* [Material]
--- --- ---
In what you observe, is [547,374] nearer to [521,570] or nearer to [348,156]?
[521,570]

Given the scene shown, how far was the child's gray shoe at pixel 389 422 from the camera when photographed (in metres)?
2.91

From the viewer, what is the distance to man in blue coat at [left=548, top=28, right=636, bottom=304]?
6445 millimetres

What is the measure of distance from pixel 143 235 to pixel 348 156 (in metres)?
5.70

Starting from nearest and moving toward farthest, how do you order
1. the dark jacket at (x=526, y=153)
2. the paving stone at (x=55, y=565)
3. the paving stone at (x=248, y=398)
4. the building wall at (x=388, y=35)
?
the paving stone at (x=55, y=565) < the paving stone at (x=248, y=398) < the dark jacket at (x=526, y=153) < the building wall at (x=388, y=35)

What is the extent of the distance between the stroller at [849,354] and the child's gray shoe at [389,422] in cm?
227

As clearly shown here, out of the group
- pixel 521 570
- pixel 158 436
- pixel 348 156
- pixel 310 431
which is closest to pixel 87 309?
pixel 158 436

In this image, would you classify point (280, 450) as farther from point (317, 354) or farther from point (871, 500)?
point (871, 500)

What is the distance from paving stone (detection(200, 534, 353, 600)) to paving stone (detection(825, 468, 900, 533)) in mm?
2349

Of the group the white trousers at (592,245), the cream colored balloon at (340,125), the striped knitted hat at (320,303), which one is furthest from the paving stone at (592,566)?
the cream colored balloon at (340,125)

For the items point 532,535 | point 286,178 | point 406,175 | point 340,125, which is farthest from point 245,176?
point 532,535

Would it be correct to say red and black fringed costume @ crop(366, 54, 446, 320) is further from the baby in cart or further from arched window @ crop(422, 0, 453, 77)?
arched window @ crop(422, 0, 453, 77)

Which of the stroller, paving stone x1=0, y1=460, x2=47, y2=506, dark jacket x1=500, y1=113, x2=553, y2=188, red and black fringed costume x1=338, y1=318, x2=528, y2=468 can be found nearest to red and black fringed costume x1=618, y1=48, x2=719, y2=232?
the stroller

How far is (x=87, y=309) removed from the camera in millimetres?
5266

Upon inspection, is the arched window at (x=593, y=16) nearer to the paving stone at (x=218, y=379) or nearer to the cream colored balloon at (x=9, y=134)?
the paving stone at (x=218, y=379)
--- --- ---
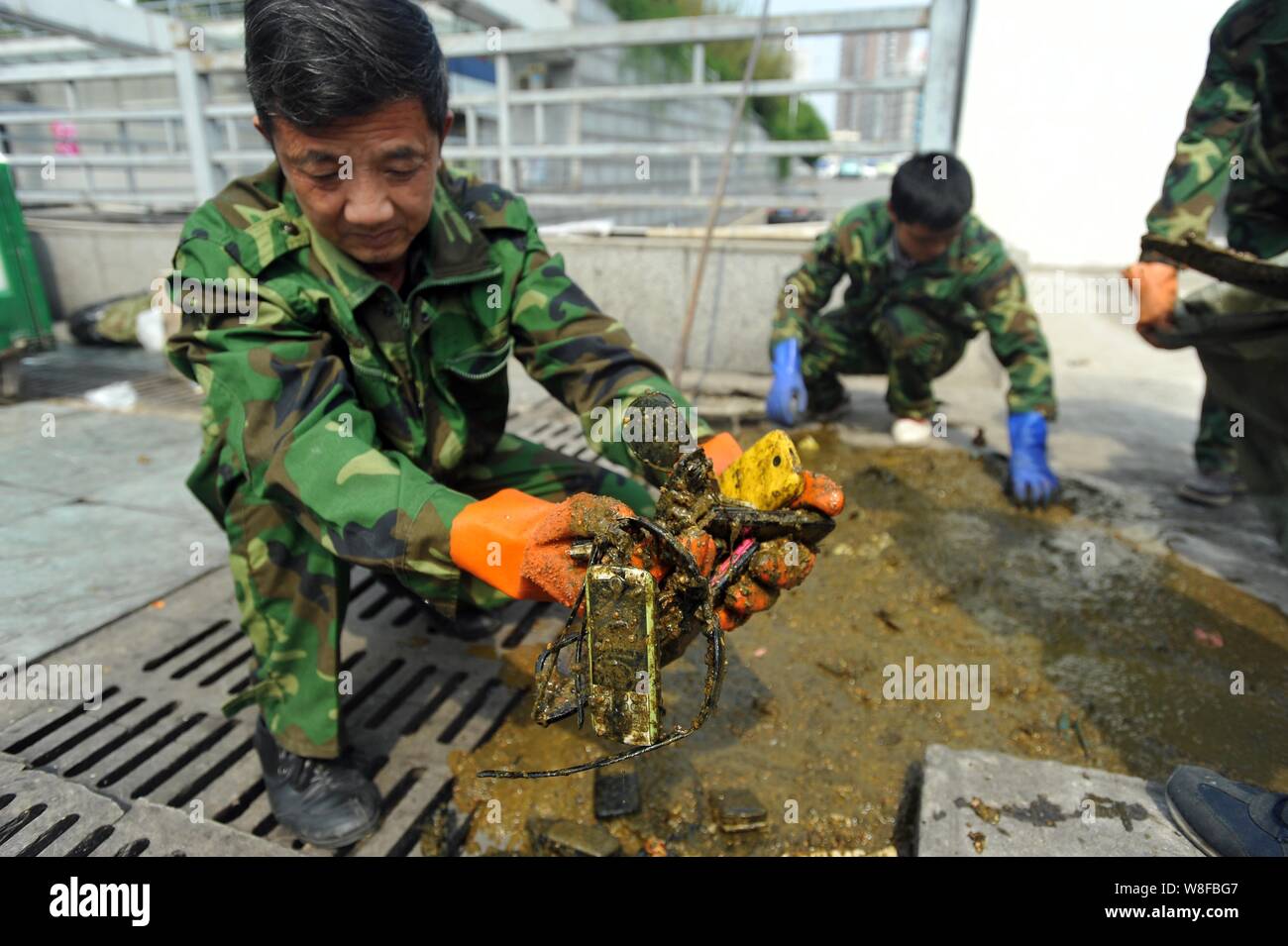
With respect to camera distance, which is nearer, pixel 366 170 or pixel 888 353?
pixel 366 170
--- --- ---
* [Enunciado]
Presenta en una tabla Markdown las líneas de los datos desde la que contiene "What is the measure" hasta la que contiene "the paving stone at (x=55, y=565) <", ambas incluidas y sin las líneas en blanco. Usa la columna Núm para el número de fila y la columna Línea para el texto de cada línea.

* [Respuesta]
| Núm | Línea |
|---|---|
| 1 | What is the measure of distance from pixel 143 235 to pixel 348 156 (in metres)? |
| 2 | 5.70 |
| 3 | Starting from nearest and moving toward farthest, how do you order |
| 4 | 1. the dark jacket at (x=526, y=153) |
| 5 | 2. the paving stone at (x=55, y=565) |
| 6 | 3. the paving stone at (x=248, y=398) |
| 7 | 4. the building wall at (x=388, y=35) |
| 8 | ? |
| 9 | the paving stone at (x=55, y=565) < the paving stone at (x=248, y=398) < the dark jacket at (x=526, y=153) < the building wall at (x=388, y=35) |